Epilogue/Bio

I probably started working on this project as a child. I’ve always been fascinated by technology and how it works, and spent many hours taking broken things apart, trying to understand how they work, fixing them, and then putting them back together. From a very early age it was also clear to me that politics and government were broken, the Vietnam War and the Cold War being two major influences on me, since both reached their peaks when I was in elementary school.

But these problems always seemed intractable to me and so I never made any effort to do anything about any of them. I suppose I was keeping a mental inventory of “bugs” and design flaws in the system, however, as this is just an occupational hazard of being a software engineer (which is the career I eventually settled on, near the end of my undergraduate education). And my list was probably more specific than most people’s because so many of my family members were psychologists and much of my undergraduate training was in psychology which provided me an appreciation for the great many flaws in human cognition (although my undergraduate degree ended up being in Math/CIS, I eventually went back to school and graduated with a PhD in Cognitive (Experimental) Psychology, University of Colorado at Boulder).

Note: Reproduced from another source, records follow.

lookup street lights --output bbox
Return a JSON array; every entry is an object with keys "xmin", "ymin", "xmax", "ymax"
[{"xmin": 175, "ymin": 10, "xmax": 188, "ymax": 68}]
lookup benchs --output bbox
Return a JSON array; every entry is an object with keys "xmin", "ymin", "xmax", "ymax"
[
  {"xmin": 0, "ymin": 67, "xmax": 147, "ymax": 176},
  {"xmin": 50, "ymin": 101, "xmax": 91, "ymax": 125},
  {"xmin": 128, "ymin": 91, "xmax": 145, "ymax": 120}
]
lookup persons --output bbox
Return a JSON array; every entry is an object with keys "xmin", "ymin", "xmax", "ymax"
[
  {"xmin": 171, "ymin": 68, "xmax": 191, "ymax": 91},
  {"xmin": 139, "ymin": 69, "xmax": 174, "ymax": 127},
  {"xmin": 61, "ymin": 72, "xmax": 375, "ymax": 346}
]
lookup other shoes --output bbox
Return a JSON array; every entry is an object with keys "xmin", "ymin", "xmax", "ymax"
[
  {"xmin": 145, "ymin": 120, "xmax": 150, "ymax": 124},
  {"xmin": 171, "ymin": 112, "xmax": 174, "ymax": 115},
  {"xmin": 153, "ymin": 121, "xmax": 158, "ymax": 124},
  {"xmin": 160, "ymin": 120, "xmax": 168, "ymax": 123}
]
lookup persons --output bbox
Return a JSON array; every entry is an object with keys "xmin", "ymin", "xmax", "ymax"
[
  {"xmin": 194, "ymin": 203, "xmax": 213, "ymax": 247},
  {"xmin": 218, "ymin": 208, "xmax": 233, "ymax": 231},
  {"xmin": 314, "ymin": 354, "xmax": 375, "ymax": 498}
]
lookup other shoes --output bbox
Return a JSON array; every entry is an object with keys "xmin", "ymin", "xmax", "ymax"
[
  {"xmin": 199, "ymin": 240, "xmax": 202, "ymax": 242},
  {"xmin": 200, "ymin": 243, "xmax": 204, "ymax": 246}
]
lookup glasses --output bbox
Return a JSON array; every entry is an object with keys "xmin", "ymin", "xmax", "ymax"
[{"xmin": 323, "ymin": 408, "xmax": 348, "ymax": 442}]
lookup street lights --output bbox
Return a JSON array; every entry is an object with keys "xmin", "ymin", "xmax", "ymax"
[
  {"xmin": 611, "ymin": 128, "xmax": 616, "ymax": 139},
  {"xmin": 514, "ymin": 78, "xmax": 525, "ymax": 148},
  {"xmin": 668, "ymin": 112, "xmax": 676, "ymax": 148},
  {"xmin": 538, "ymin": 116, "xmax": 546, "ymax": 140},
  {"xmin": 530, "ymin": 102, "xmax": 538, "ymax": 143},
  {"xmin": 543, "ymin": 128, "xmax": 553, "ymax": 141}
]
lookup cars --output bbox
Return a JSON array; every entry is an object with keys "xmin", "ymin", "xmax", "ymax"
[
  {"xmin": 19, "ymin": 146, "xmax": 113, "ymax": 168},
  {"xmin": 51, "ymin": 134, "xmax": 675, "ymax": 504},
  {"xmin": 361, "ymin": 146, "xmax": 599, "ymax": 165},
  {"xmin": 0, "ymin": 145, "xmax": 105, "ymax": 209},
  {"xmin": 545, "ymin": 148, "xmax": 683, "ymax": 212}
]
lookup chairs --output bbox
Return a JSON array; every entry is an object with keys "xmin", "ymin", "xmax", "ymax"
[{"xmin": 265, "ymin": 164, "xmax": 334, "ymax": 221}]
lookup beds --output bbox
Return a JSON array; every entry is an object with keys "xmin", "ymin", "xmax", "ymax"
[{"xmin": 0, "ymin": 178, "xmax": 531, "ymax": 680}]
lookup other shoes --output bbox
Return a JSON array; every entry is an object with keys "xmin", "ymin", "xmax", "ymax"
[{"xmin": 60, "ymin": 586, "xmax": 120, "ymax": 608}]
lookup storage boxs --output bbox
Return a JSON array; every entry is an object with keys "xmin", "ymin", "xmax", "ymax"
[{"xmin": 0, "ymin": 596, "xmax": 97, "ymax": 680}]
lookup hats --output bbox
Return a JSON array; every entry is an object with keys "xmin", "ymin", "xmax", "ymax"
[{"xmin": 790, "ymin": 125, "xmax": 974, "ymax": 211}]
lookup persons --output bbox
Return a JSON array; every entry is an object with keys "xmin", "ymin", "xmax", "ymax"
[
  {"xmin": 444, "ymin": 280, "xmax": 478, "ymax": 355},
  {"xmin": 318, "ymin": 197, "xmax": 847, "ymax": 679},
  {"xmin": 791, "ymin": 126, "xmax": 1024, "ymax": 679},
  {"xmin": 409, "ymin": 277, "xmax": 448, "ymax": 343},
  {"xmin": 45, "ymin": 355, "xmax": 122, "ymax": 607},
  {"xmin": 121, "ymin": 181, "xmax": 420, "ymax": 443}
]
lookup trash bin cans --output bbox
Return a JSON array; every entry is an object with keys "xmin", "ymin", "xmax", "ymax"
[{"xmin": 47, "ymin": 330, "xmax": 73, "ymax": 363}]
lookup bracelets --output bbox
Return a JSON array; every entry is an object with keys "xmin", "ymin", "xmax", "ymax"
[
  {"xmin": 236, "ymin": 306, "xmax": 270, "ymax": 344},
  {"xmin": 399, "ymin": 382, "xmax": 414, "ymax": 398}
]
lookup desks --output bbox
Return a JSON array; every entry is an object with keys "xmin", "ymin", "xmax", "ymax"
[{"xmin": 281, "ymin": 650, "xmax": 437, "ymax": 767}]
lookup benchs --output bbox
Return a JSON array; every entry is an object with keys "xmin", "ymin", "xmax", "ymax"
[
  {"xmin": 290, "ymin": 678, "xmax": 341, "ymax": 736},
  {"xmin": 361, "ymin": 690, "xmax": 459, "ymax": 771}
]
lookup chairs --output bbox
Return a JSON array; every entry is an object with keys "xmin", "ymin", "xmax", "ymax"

If anyone had told me 30 years ago that my eventual career goal would end up being political philosopher or even revolutionary activist, I would have told them they were crazy. And I would have been in a position to be pretty sure about that because my undergraduate degree was from the University of California at Santa Cruz: I had a lot of contact with people who were so inclined and knew that I was about as different from most of them as I could possibly be.

But then many years later I happened to buy a condo in a complex that, unbeknownst to me at the time, was in deep financial and organizational trouble. Since figuring how things were broken and doing what I can to fix them is just in my nature, I set out on that path again. What I discovered was pretty horrifying: Not only had the complex been mismanaged for its entire 40 year existence and had millions of dollars in accumulated deferred maintenance, but the Board was stuffed with people who were not only incompetent, but seemed to take an almost perverse pride in the fact that they were the ultimate authorities: Right or wrong, their opinions and decisions were the ones that mattered. They also apparently had no qualms about committing irrational or even unethical acts including the willful hiding and misrepresentation of information to protect their authority, which is how my pre-purchase due diligence failed to discover these problems.

And no sooner had I managed to “persuade” many of these people to resign and let somebody new take a crack at it, but a whole new crop of the same sorts of people stepped up to take their place. They seemed almost pathologically resistant to accepting ideas that conflicted with their existing prejudices, and when I was eventually elected to serve on the Board on a platform of “and now for something completely different”, they took it as their first task to vote to remove me. Although during this process I eventually did stumble into a design for a system that would allow the other Owners, most of whom were as frustrated by this situation as I was, to wrest control from the Board and run the place a little more rationally, I quickly discovered that there was no technological support for actually implementing it.

About two years after that Association went pear shaped I eventually realized that it was a lost cause and so took action to extract myself from that situation. Afterwards, having a little time to reflect, I started reading (or rereading) the important works in politics and economics in an attempt to gain some perspective on these issues. As part of that research I happened upon Bob Altemeyer’s book The Authoritarians and as I was reading it had a “Well, there’s your trouble” epiphany: The research on authoritarianism held the keys to understanding not just how our representative-based political systems led to the failure of that HOA, but to many or most of the failings of our governments in general. Within a few weeks of reading his book, I became aware that the description that I’d heard from many authors of how they came to write their books was based on fact: Somehow this document had formed inside of me and I really had no choice but to write it all down.